Pourquoi? Je veux le voir moi ! Cependant, c’est avez une froideur calculée que je lui réponds.
— Je préfère que l’on oublie.
La tête toujours baissée, je le repousse après un sursaut de fierté. Après ma redescente sur terre, je ressens comme une sorte d’élancement dans mon poignet gauche. Ma main est ankylosée. Il faut que je la bouge. Elle est restée emprisonnée dans mon sac.
— Vous ne voulez pas savoir qui je suis ?
— C’est ce que vous voulez ?
— J’avoue que la situation me convient parfaitement ainsi.
— J’ai aimé ce moment et je ne veux pas être dans être obligée de prendre une décision pour le moins négative.
— Laquelle ?
Celle de te tuer idiot.
— Vous poursuivre pour que l’on termine ce qu’on a commencé.
Il vaut mieux lui faire croire qu’il m’a fait perdre la tête pour contenter son égo de mâle.
Ne t-a-t-il pas fait perdre la tête ?
Oui. C’était différent, pour une fois. Ah et puis, c’est tant mieux, s’il veut que le moment reste secret. Ça m'ôtera ce sentiment de frustration que je sens naître en moi. Je ne mettrai pas un visage sur cet instant de folie que je viens de passer.
— C’est le moment où vous partez très cher inconnu de l’ascenseur. Ne me dites pas que vous souhaitez continuer.
— Chaque chose en son temps belle femme sexy de l’ascenseur.
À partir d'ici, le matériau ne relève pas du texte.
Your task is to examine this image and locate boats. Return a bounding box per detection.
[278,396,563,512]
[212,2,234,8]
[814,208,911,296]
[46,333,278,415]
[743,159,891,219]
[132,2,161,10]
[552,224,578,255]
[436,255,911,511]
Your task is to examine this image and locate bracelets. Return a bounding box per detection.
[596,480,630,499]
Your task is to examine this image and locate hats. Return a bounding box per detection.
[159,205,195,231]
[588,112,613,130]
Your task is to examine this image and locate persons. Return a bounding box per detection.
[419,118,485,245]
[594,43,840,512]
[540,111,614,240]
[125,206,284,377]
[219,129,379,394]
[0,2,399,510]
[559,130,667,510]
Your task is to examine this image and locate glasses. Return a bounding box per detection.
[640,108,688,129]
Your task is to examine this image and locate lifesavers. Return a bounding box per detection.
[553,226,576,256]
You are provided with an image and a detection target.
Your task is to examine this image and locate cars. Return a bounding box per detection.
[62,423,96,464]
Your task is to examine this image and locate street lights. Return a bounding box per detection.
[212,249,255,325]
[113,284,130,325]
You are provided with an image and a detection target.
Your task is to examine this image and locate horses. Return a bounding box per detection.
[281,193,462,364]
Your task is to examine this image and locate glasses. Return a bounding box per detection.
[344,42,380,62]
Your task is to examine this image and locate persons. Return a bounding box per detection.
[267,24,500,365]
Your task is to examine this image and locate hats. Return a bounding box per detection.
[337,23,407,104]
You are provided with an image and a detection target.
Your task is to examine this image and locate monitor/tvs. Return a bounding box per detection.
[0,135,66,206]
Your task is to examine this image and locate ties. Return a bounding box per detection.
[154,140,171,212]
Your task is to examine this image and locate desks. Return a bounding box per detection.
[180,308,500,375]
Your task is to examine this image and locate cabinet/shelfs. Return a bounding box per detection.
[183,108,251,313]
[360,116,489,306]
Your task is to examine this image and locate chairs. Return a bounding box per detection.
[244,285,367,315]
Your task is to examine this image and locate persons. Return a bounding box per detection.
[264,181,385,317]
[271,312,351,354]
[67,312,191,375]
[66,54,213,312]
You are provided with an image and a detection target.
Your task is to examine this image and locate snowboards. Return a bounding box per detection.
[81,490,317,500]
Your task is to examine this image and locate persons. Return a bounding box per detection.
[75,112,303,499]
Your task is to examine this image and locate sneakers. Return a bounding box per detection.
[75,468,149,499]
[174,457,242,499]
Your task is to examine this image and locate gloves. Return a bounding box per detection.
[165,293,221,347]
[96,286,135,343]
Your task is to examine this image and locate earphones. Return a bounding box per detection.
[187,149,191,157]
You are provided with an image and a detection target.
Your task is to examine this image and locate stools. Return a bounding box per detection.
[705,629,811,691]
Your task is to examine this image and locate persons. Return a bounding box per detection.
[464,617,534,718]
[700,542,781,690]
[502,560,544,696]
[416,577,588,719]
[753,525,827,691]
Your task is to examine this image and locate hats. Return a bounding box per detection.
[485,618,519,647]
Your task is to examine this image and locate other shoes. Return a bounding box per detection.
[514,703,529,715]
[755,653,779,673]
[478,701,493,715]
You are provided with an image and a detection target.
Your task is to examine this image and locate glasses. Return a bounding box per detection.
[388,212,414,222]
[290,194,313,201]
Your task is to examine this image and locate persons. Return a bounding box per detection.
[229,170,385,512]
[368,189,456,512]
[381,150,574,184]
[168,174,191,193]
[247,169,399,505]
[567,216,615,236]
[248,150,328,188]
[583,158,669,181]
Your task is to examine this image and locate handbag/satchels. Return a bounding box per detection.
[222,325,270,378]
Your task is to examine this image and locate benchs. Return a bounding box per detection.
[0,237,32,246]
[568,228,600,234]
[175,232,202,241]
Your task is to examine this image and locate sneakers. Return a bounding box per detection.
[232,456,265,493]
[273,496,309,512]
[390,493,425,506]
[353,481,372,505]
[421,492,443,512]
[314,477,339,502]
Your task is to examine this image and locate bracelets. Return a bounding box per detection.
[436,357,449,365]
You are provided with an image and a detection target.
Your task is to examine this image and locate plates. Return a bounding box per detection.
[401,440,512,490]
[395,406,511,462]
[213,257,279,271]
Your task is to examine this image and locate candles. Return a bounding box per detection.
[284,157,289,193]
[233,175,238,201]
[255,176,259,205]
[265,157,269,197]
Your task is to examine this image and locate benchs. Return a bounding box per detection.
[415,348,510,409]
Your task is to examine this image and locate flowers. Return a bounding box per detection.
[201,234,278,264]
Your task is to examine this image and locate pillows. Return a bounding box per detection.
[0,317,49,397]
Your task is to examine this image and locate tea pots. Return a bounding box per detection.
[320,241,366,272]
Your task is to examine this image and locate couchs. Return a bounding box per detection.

Ne me dites pas que vous en avez encore envie.
Je dois reconnaître au moins une chose, cet homme mystérieux a du répondant. Je décide de prendre les choses en mains.
— Écoutez, je ne vais pas risquer d’avoir un torticolis, juste pour vous faire le plaisir de ne pas voir votre visage. Alors soit vous sortez, soit je lève la tête.
Il se retourne sans un mot, appui sur une touche et sort dès que l’ascenseur s’ouvre. Bien. Quelques minutes plus tard, je suis dans le parking, où patientent Mirko et mes hommes. L'air frais calme automatiquement ma peau incandescente. J'espère au moins que mes joues ne sont pas écarlates.
Dès que Mirko m'ouvre la portière, je lance un dernier regard vers la cage de l’ascenseur et je me rends compte d'une chose : Il s'en est fallu de peu pour que je m'envoie en l'air avec un inconnu. Un inconnu dont je n’ai même pas vu le visage.
Je prends siège dans le cuire moelleux de ma limousine, sans aucun regret. J'aime le goût du risque, des situations incongrues, des sensations fortes. Et ce soir, j'en ai eu pour mon compte. Sauf que... Le plaisir aurait été immense si nous avions été au bout de ce que nous avons commencé.
Il faut vraiment que je me trouve un partenaire sexuel, prochainement. J'ai un trop plein de pression qu'il faut obligatoirement évacuer.